In endemic areas, including East Asia and sub-Saharan Africa, infants are infected at birth and they can neither mount a full immune response nor be vaccinated before exposure. By the time their immune systems are developed well enough to recognize the viral invader, it is too late: HBV has established itself in liver cells.
This chronic infection, according to McArdle Laboratory and UW Carbone Cancer Center professor of oncology, Dan Loeb, begins a lifelong “imperfect immune response that is like a constant insult to the liver,” and commonly ends in cirrhosis and liver cancer after several decades.
“The hope is we can cure chronically infected people when they’re younger, eliminating decades of liver damage and decreasing their risk of liver diseases when they’re older,” says Loeb. “We are trying to understand how the virus works at a molecular level so that we can look for drugs that interfere with it.”
Loeb and his former graduate student, Nuruddin Unchwaniwala, asked one fairly basic question about HBV to understand how it functions: When the virus is replicating inside cells, where are its different genetic and protein pieces located?
Their idea was that the viral components have to come together at some point to assemble into new viruses, so if they could see when and where that happens, they may identify drug targets.
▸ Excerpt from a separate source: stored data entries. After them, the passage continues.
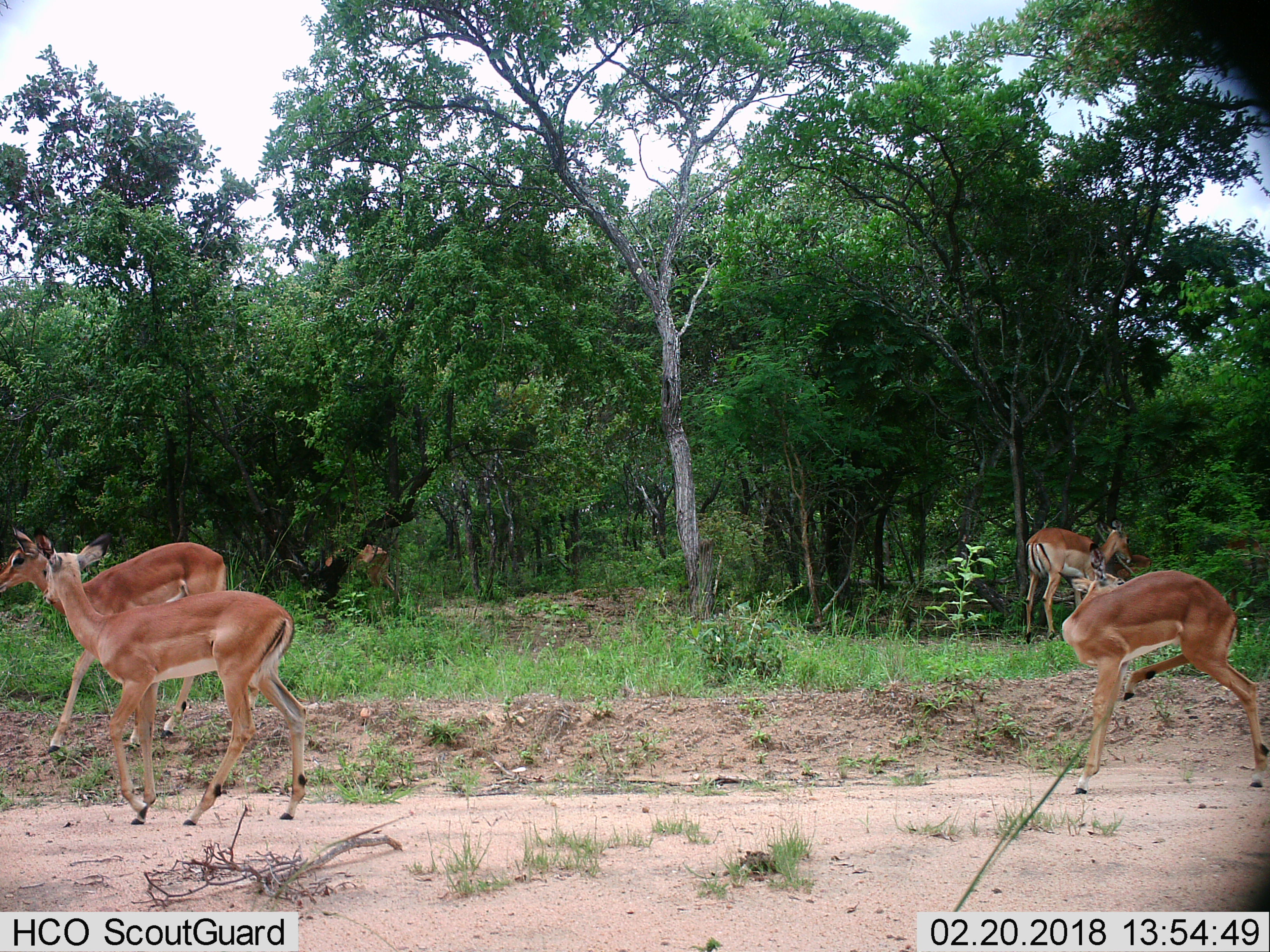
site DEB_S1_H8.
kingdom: Animalia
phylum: Chordata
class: Mammalia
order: Artiodactyla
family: Bovidae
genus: Aepyceros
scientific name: Aepyceros melampus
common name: impala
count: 5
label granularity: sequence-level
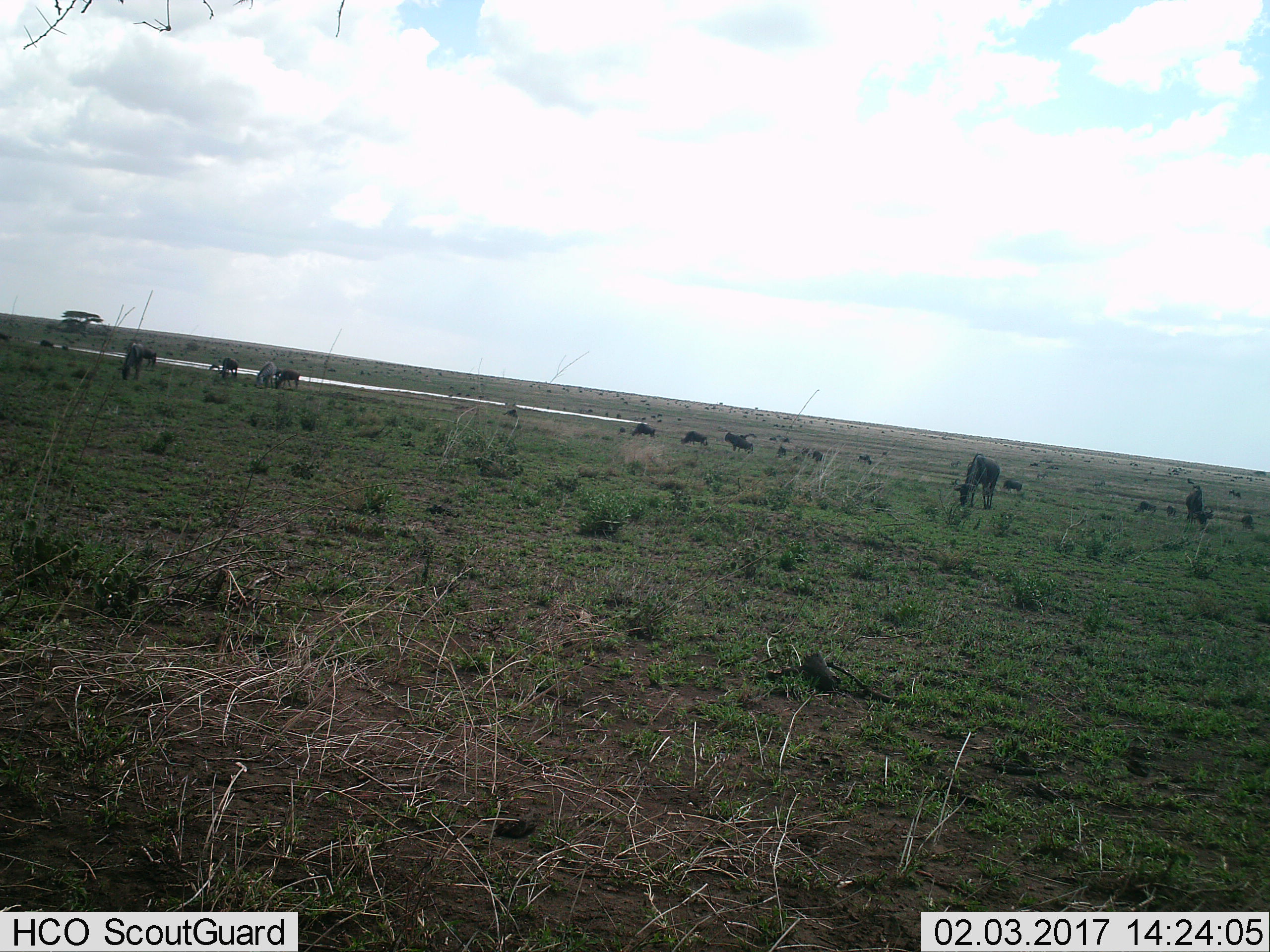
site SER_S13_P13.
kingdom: Animalia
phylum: Chordata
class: Mammalia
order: Artiodactyla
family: Bovidae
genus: Connochaetes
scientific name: Connochaetes taurinus taurinus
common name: blue wildebeest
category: wildebeestblue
Wildebeestblue (blue wildebeest) (Connochaetes taurinus taurinus), count 51+. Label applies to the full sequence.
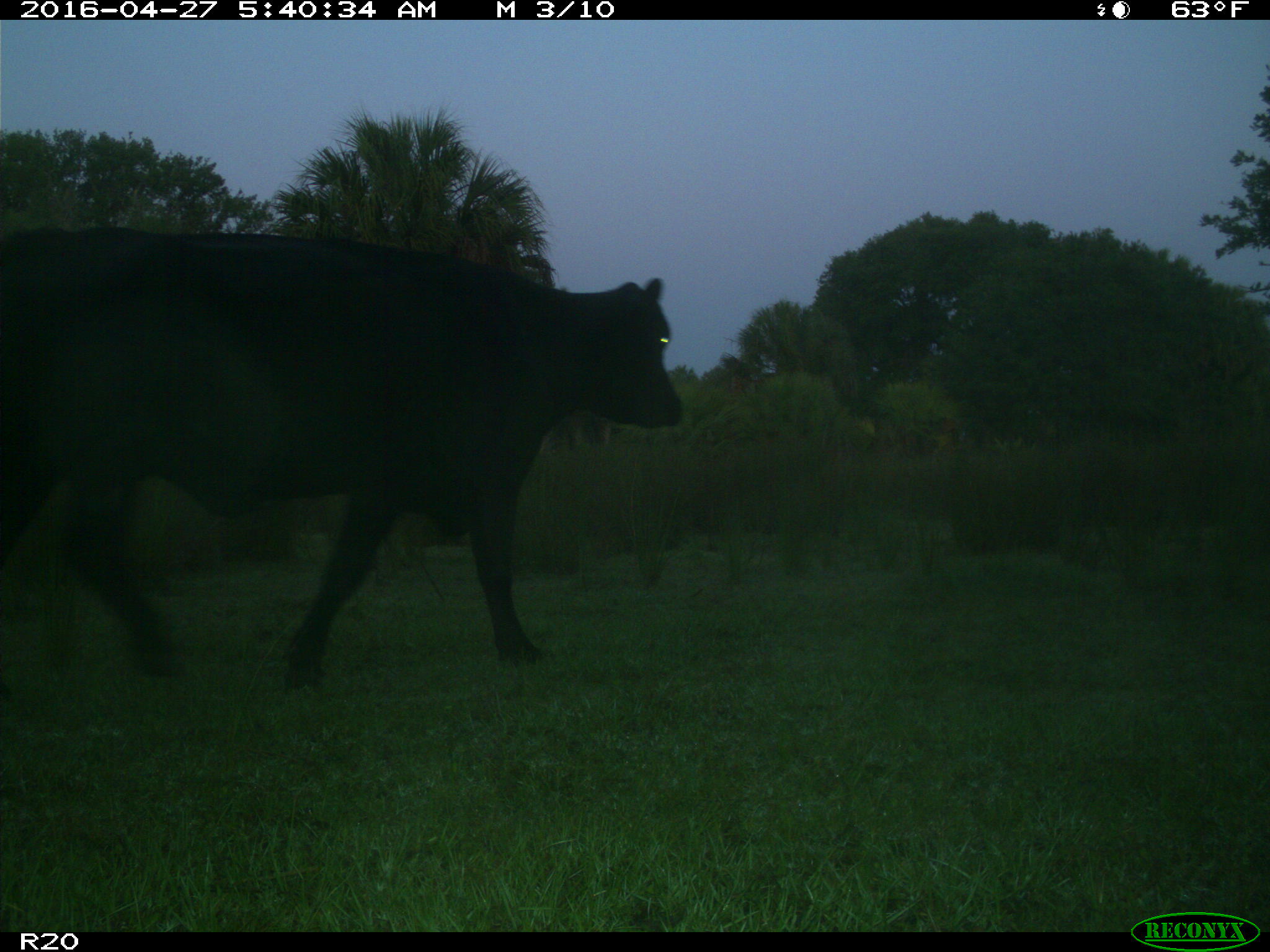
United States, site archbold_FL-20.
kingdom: Animalia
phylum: Chordata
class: Mammalia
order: Artiodactyla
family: Bovidae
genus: Bos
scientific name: Bos taurus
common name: domestic cow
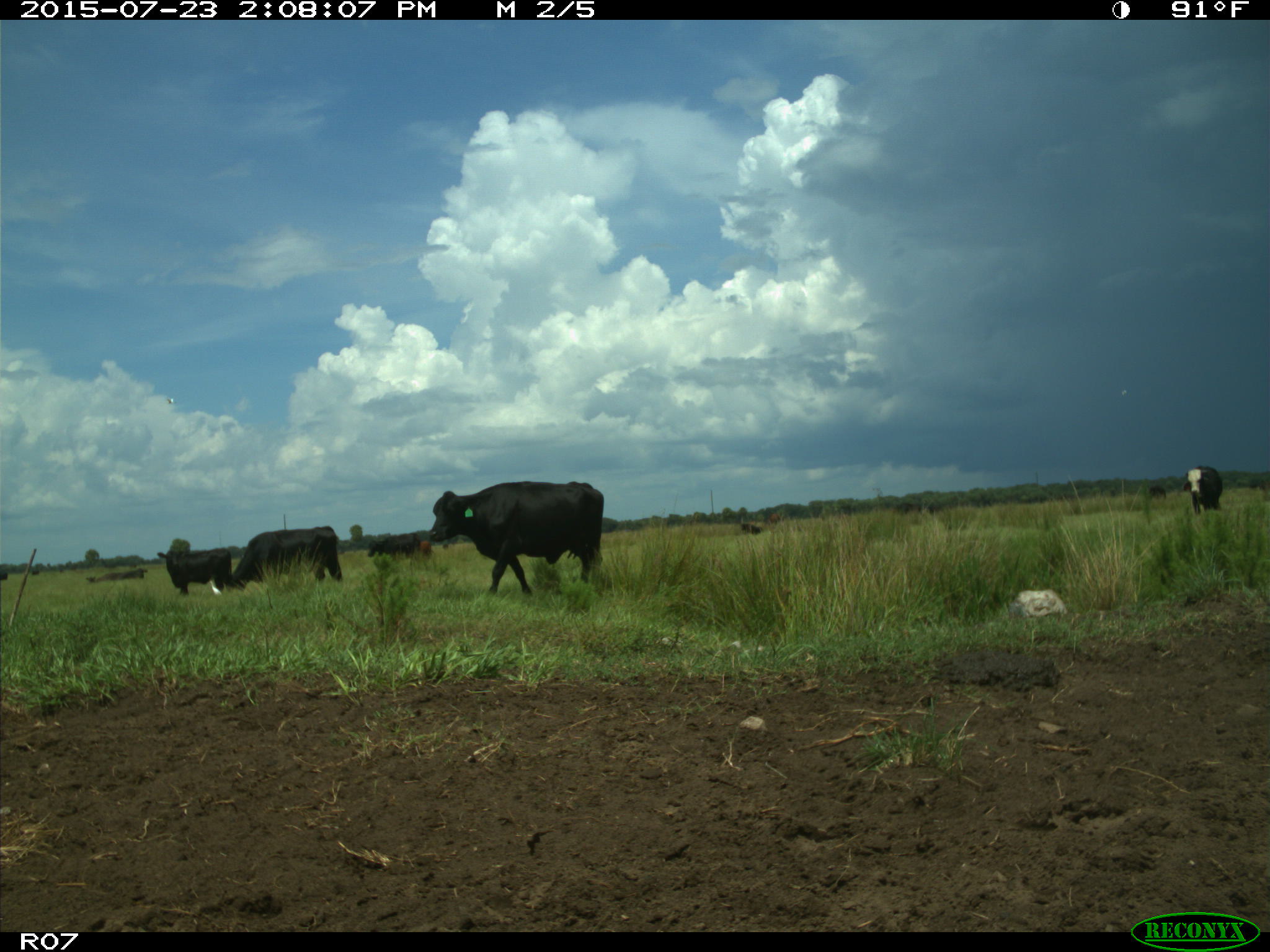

They linked HBV proteins to fluorescent proteins, then expressed the proteins in liver cells so they could see where the proteins ended up.
“Instead of the viral pieces all being located in the same area, we found that a majority of one of the proteins, called Pol, was located alone in a compartment in the cell called the mitochondria,” Unchwaniwala says. “The lack of other viral components at the mitochondria argued that there was a function of Pol in the mitochondria distinct from its role in viral replication and assembly.”
Adds Loeb, “It was this totally unexpected property of Pol, and the thing that was amazing to me is that it suggests Pol is one protein with multiple functions.”
The finding is not too shocking when looked at in the context of HBV’s chronic infection nature. The mitochondria are used for many important cellular functions, including signaling to the immune system, undergoing apoptosis when it senses the cell has been compromised (also known as regulated cell suicide), and for energy production and balance in the cell.
“However it is doing it, the virus is staying in symbiosis with the cell,” Unchwaniwala says. “Maybe the virus uses Pol to inhibit one of those defense mechanisms and to make sure the host cell is not dying off.”
“We think it’s doing something important, and if it’s doing something important then that’s a good target for an antiviral,” Loeb says.